Demand for ERP staff still strong, despite economy

While some areas of IT are seeing a downturn in demand for employees, there’s no shortage of work in ERP, says Steve Gillingwater, director of recruitment firm Robert Walters’ IT division.

The firm’s latest salary survey notes that last year, “a lack of ERP specialists resulted in increased demand for candidates with these specific skill sets.”

The situation is set to continue, with the survey noting “many companies and organisations are either upgrading or installing various ERP platforms, with some significant implementations planned for 2009” and that “this will result in an even greater demand for resource for 2009 and 2010”.

While that commentary is specifically about the Auckland market, Gillingwater says demand for ERP specialists is high nation-wide.

This is being driven by several factors, including PeopleSoft systems at educational institutions being upgraded, Vodafone implementing SAP, along with implementations of other ERP systems at companies, such as Microsoft’s Dynamics NAV.

There’s also a big SAP upgrade project in Wellington in the pipeline, he says.

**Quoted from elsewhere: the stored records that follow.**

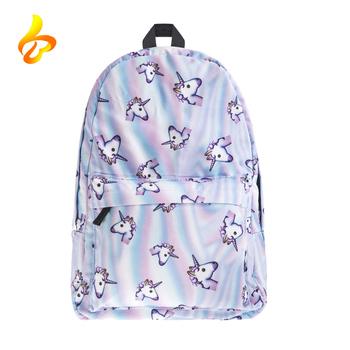 45ad0ac3f38a Оптовая продажа Полиэстер Сублимации 3D печать школьные рюкзаки рюкзак с  единорогом для девочек-подростков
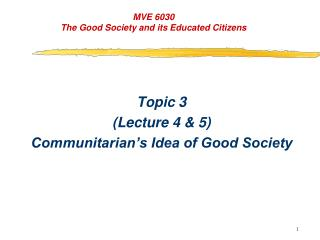 MVE 6030 The Good Society and its Educated Citizens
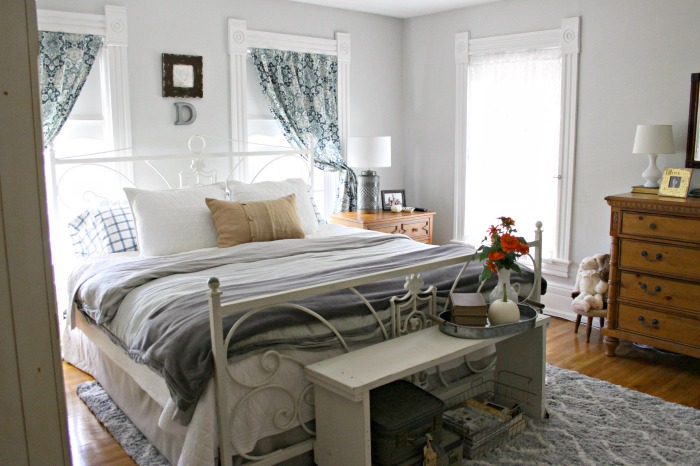 fall-bedroom-decor-design-httploveofhome-net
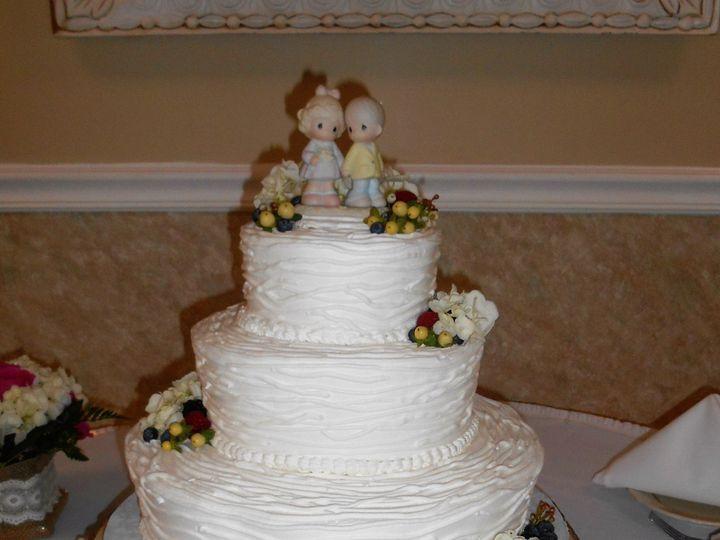 Tmx 1470251489910 Dscn3090 2 Templeton wedding cake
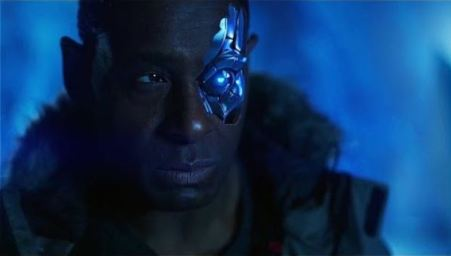 cyborg-superman-from-supergirl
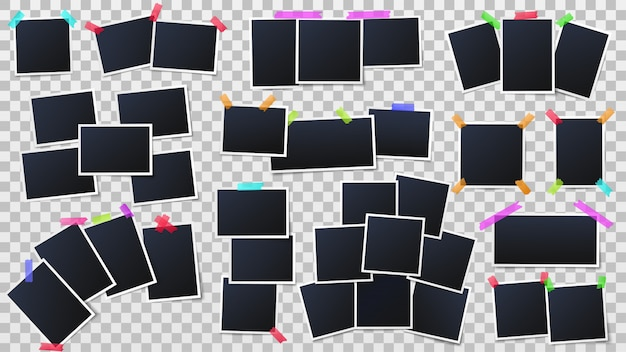 Snapshots frames, instant photo mockup and party photo wall template vector illustration Premium Vector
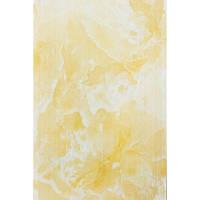 Панель ПВХ Riko (Рико) TM Divo ES 07.18 Нефрит желтый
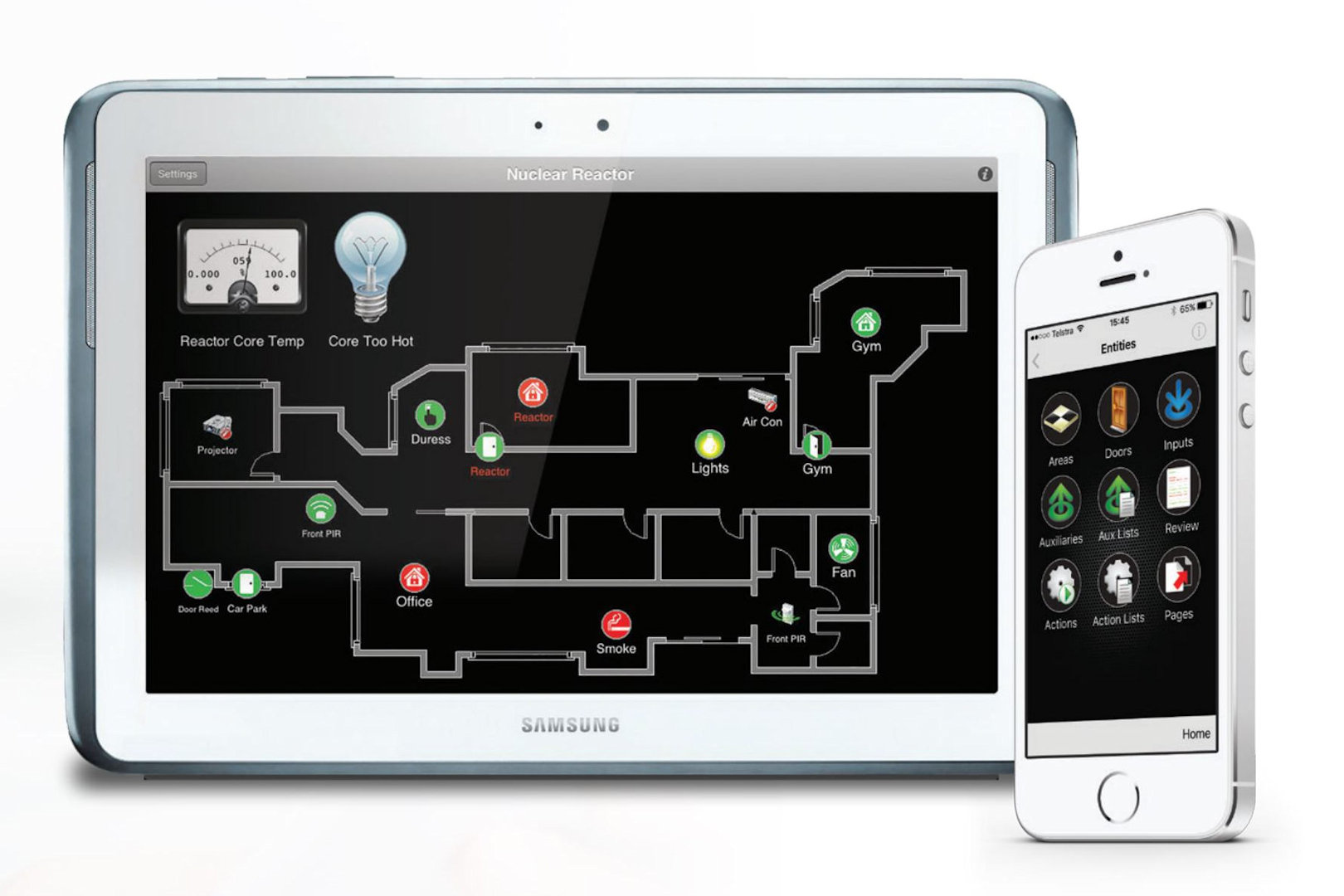 integriti access control software displayed on tablet and phone screen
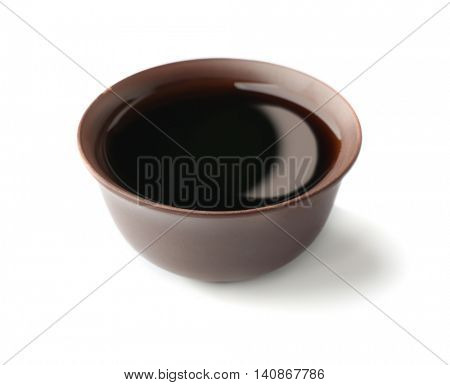 Fresh soy sauce isolated on white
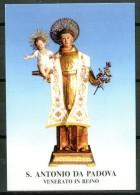 Santino - S. Antonio Da Padova - Venerato In Reino (BN) - Preghiera - - Santini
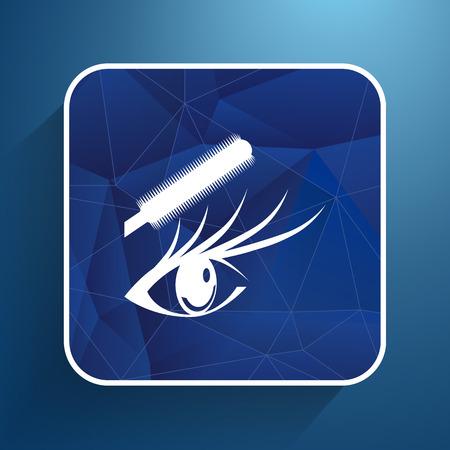 ojo azul: ilustraci�n mascara azul hembra hermoso ojo.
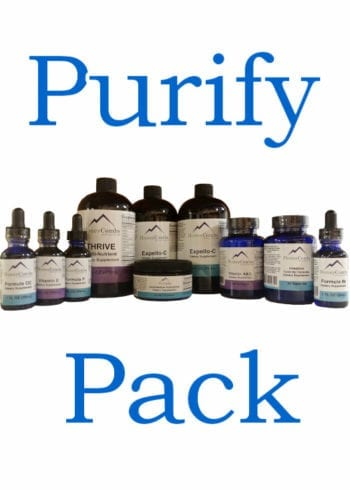 Purify Pack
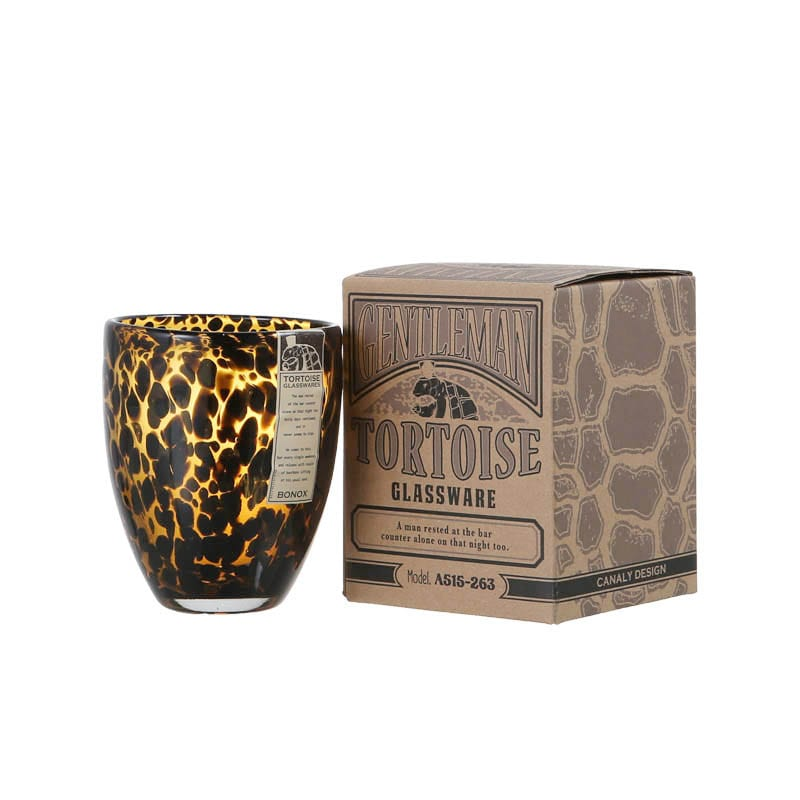 GLASS CUP GENTLEMEN TORTOISE B-AM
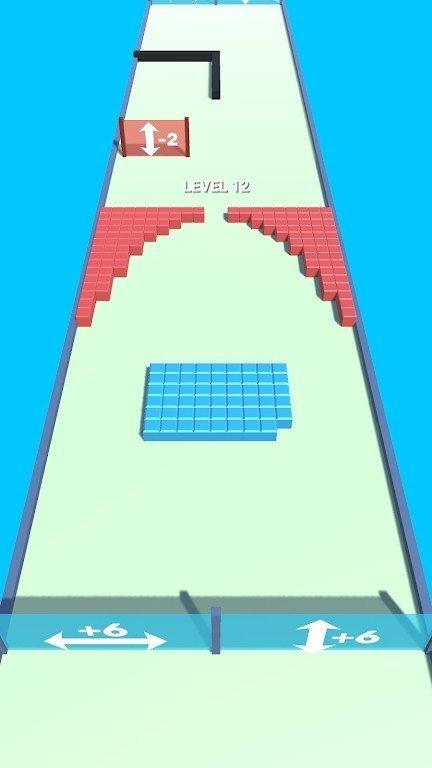 立方体展开安卓版 V1.0
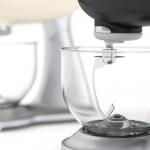 chocofur blender 3D model Cooking Cooking 04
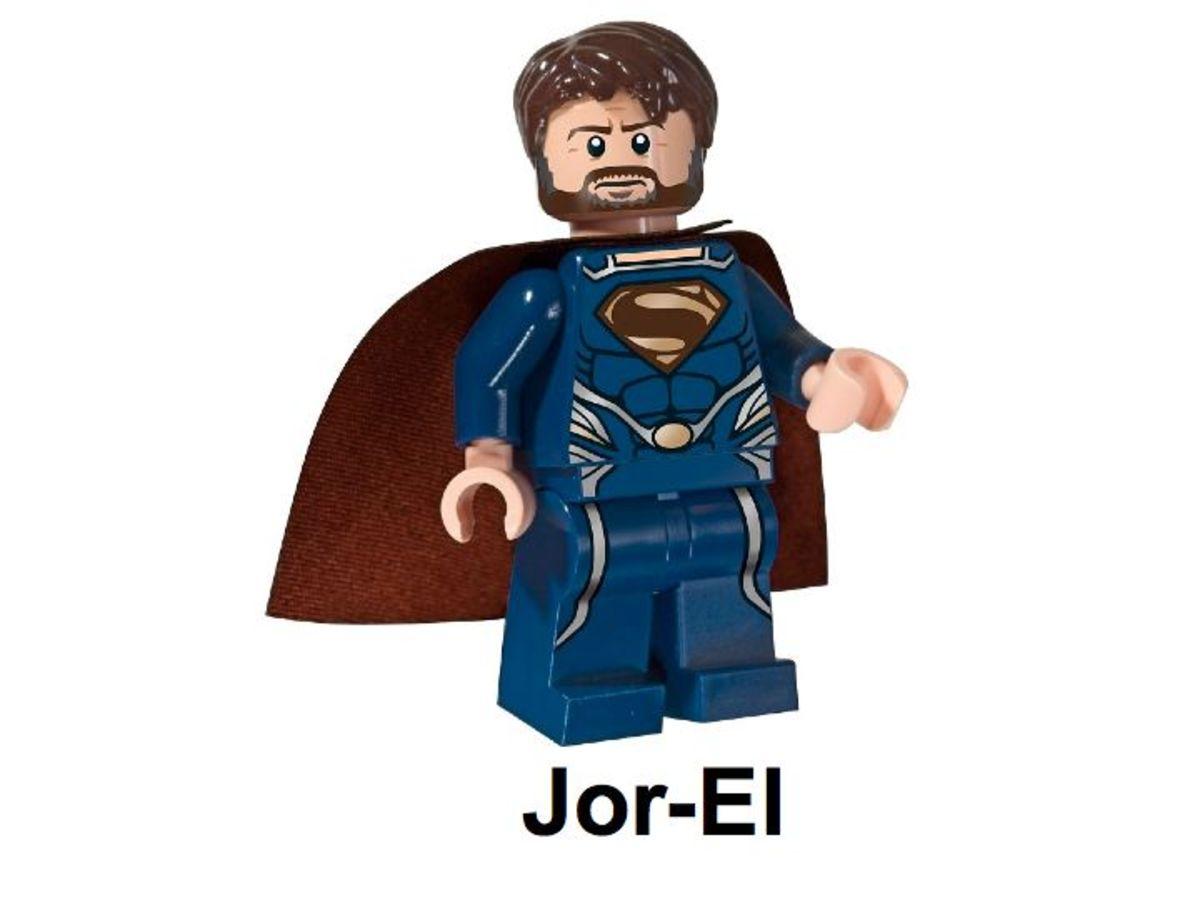LEGO Super Heroes Jor-El 5001623 Minifigure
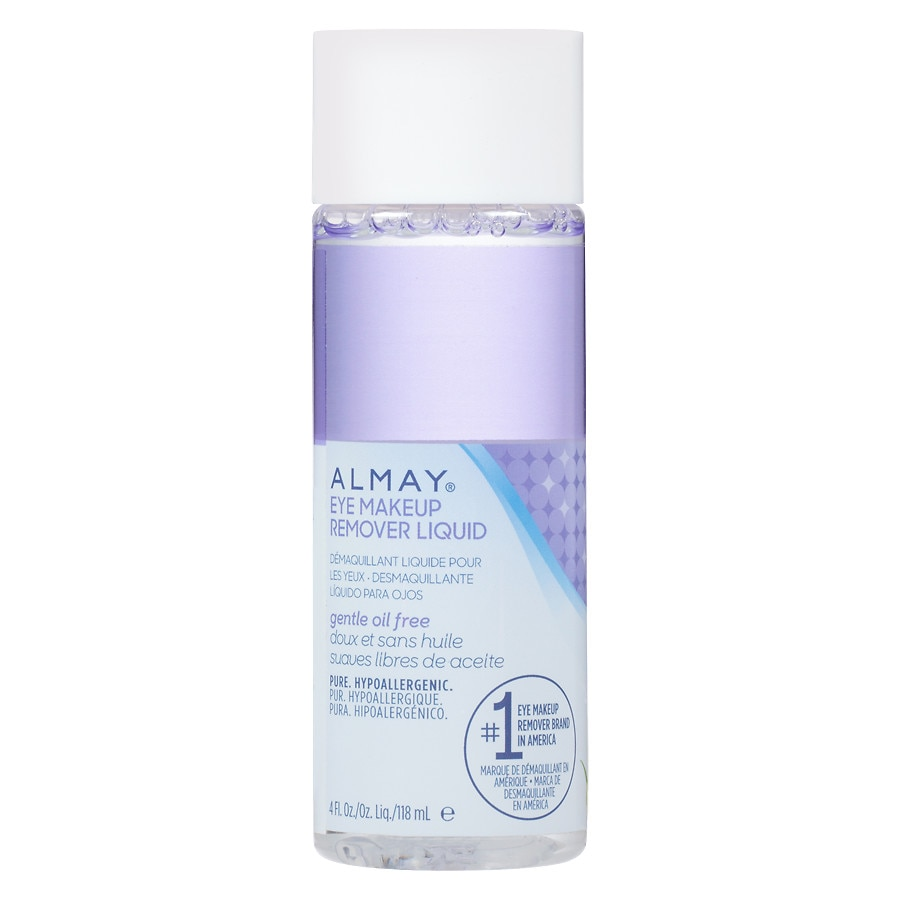 Almay Eye Makeup Remover Liquid Walgreens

The upshot is there’s an ongoing shortage of skilled ERP staff, he says, driven by the continued local activity in the sector and by ongoing opportunities for New Zealand ERP specialists overseas.

“We’ve seen huge demand for ERP offshore.

“In Western Australia, for example, there are a lot of ERP specialists from New Zealand.”

While there’s an influx of New Zealanders coming back from the UK, those with ERP skills “are still sought-after in the London market”.

The shortage of local candidates means his company is looking overseas to fill ERP jobs, Gillingwater says.

“We’re continuing offshore sourcing, mainly from Europe and London.”

The main area of skills shortage within ERP is functional consultants, he says.

While ERP is still experiencing a skills shortage, in other areas of IT demand for candidates has lessened, he says.

With fewer projects on the go, there are “high-quality people” in the project management and business analyst fields who “can’t find work”, he says.

On the software development side, “there’s still demand for Java and .Net developers”, but the market is more candidate-rich now than six months ago.

In the helpdesk area, “many companies are advertising directly and are overwhelmed by the response – they’re getting hundreds of CVs.”

Network support and administration roles are also attracting many candidates, Gillingwater says.